Collected data entries
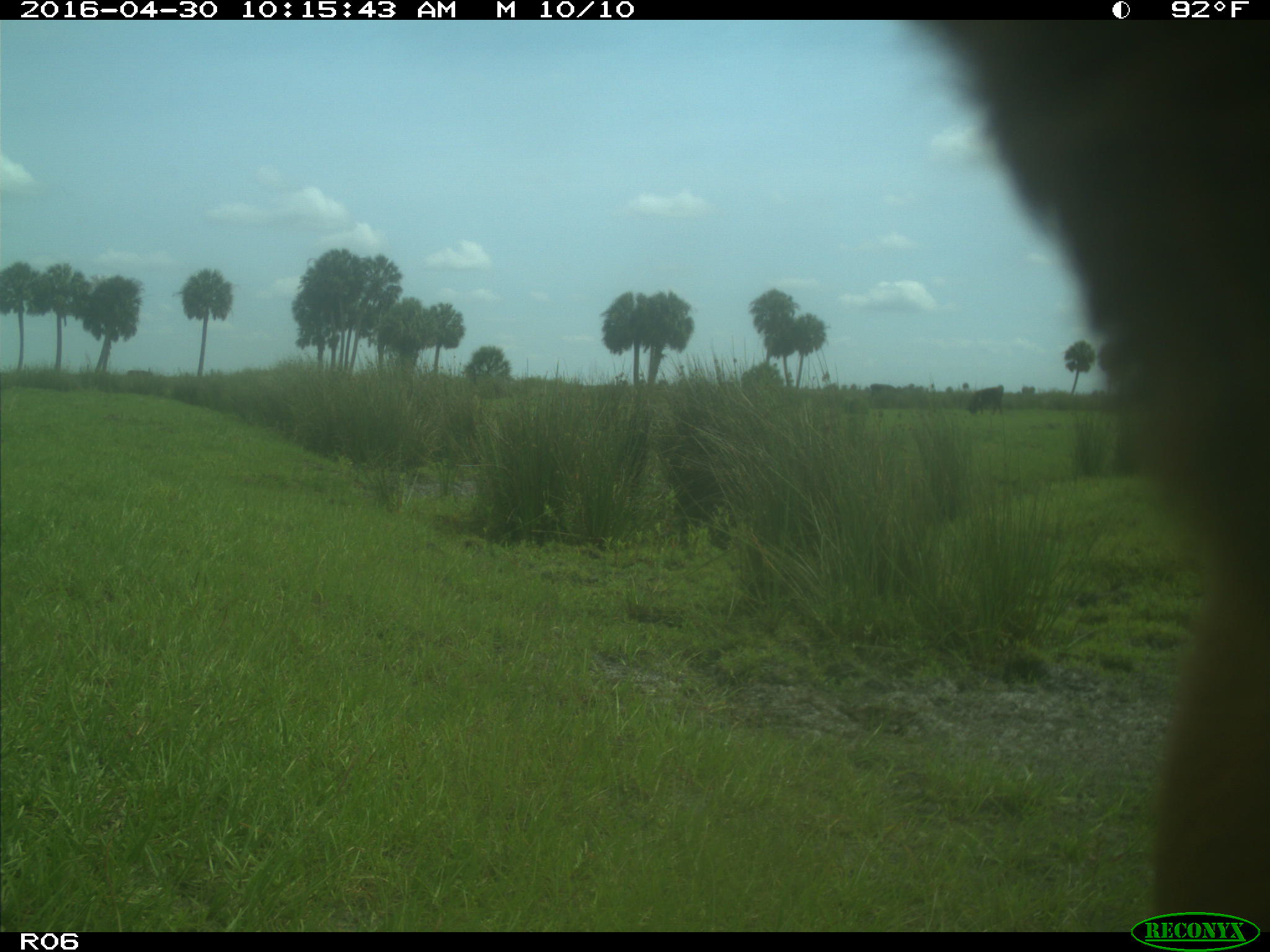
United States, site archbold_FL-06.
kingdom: Animalia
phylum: Chordata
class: Mammalia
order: Artiodactyla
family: Bovidae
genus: Bos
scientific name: Bos taurus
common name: domestic cow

▶ [Task statement] Each line above is to be transcribed exactly, though its pictures are not.

▶ [Expected output]
United States, site archbold_FL-06.
kingdom: Animalia
phylum: Chordata
class: Mammalia
order: Artiodactyla
family: Bovidae
genus: Bos
scientific name: Bos taurus
common name: domestic cow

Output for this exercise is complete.